Teile der Übung —
a: Schreiben Sie aus dem Bericht über den Rhetorikwettbewerb den Abschnitt wortgetreu ab, der bei „Auch wenn Schüler*innen“ beginnt und bei „überzeugende Weise vorzutragen.“ endet.
b: Nehmen Sie den Bericht über den Rhetorikwettbewerb auf und setzen Sie ihn im Anschluss an seinen letzten Satz fort.

– Schüler*innen der Jahrgänge 8, 10 und 11 sprachen am 22. April bei einem Rhetorikwettbewerb in unserer Schule –

Auch wenn Schüler*innen des JSG seit vielen Jahren erfolgreich an Rhetorikwettbewerben in Braunschweig und Peine teilnehmen, so geht es in jedem Schuljahr von Neuem darum, Talente zu entdecken und sie zu ermutigen, sich zu engagieren und zu lernen, vor einem Publikum die eigenen Ansichten auf eine überzeugende Weise vorzutragen.
Da sich im Politikunterricht in einer Klasse 8 gezeigt hatte, wie gekonnt und leidenschaftlich Argumente bei einer Debatte über die Förderung von Kindern aus ärmeren Familien vorgetragen werden konnten, entschieden wir uns, den Wettbewerb diesmal schon ab Klasse 8 einzurichten.

Bereitgestellte Zeilen —
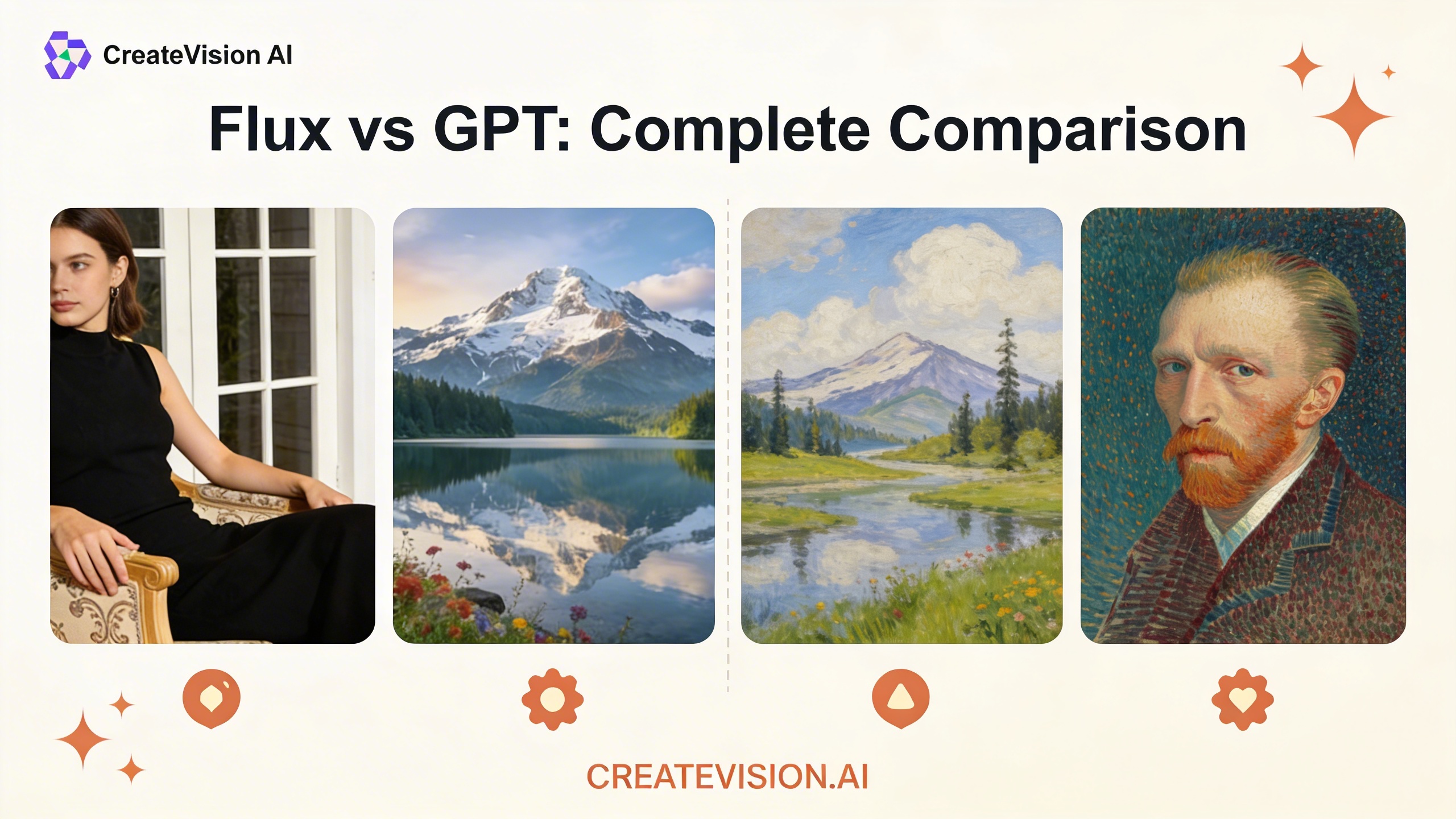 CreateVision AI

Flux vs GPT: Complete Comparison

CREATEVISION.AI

...

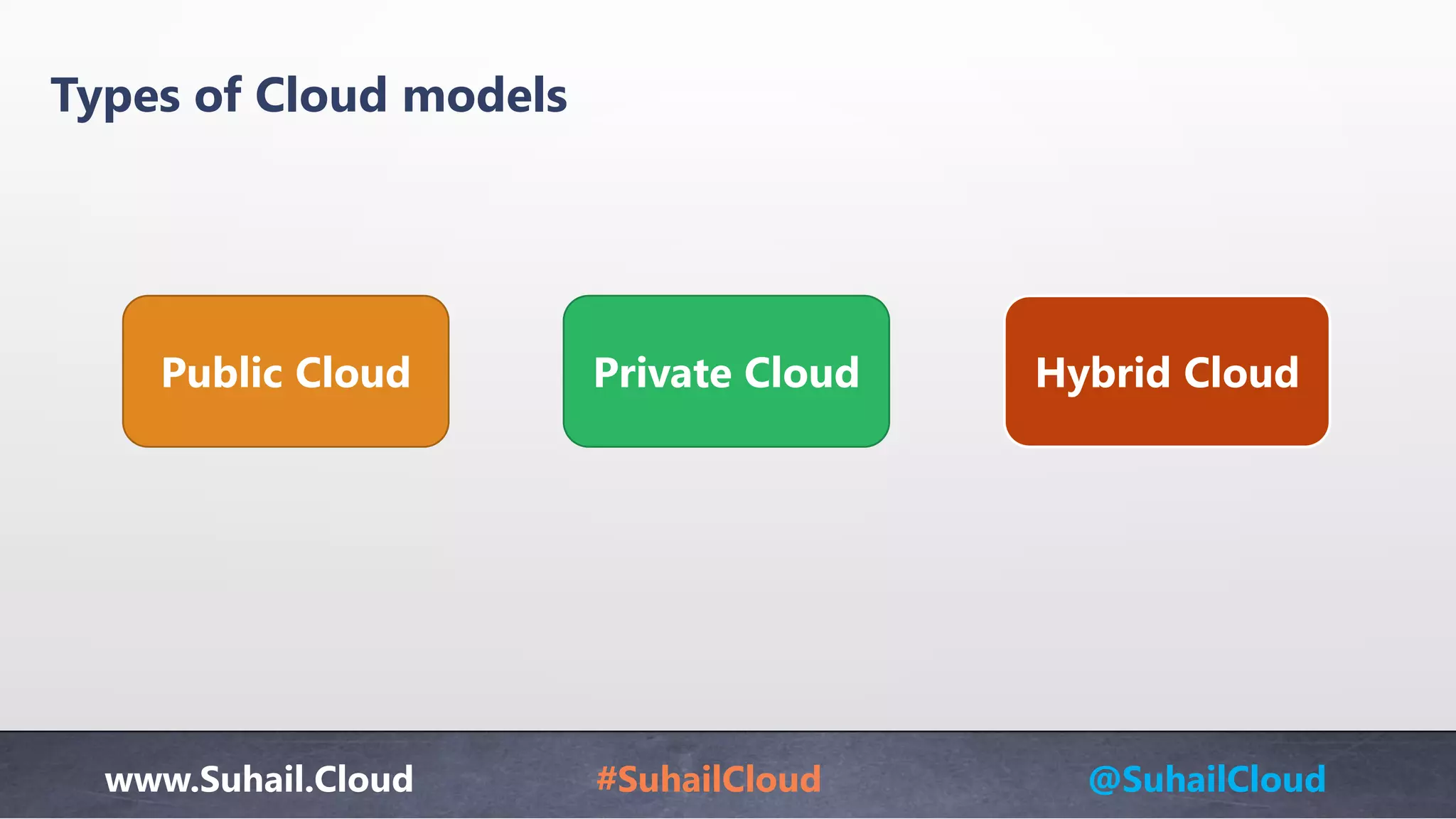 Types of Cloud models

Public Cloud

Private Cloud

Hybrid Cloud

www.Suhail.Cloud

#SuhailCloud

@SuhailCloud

Ergebnisse je Aufgabe —
a:
Auch wenn Schüler*innen des JSG seit vielen Jahren erfolgreich an Rhetorikwettbewerben in Braunschweig und Peine teilnehmen, so geht es in jedem Schuljahr von Neuem darum, Talente zu entdecken und sie zu ermutigen, sich zu engagieren und zu lernen, vor einem Publikum die eigenen Ansichten auf eine überzeugende Weise vorzutragen.

b:
Aus dem folgenden Themenangebot konnten die Teilnehmenden des Wettbewerbs auswählen:

Themenvorschläge für die Jahrgänge 8 und 9:
• Wie beurteilen wir das Ultra-Fast-Fashion-Geschäftsmodell?
• Wie erreichen wir ein System der Müllvermeidung?
• Ist rechtes Denken cool?
• Wie sieht für mich die Schule der Zukunft aus?

Themenvorschläge für die Jahrgänge 10 und 11:
• Wird die Welt durch KI eine bessere Welt?
• Ist Veganismus die Ernährungsform der Zukunft?
• Macht Schule krank?
• Wofür die Stimme erheben?

Um 14.00 Uhr begann der Wettbewerb mit den Vorträgen von fünf Schüler*innen aus dem Jahrgang 8. Ihr Publikum bestand aus Eltern, Großeltern, Freundinnen und Freunden und mehreren Lehrkräften, wobei in dieser Runde Frau Söllner, Frau Schlordt und Frau Waluga die Jury bildeten.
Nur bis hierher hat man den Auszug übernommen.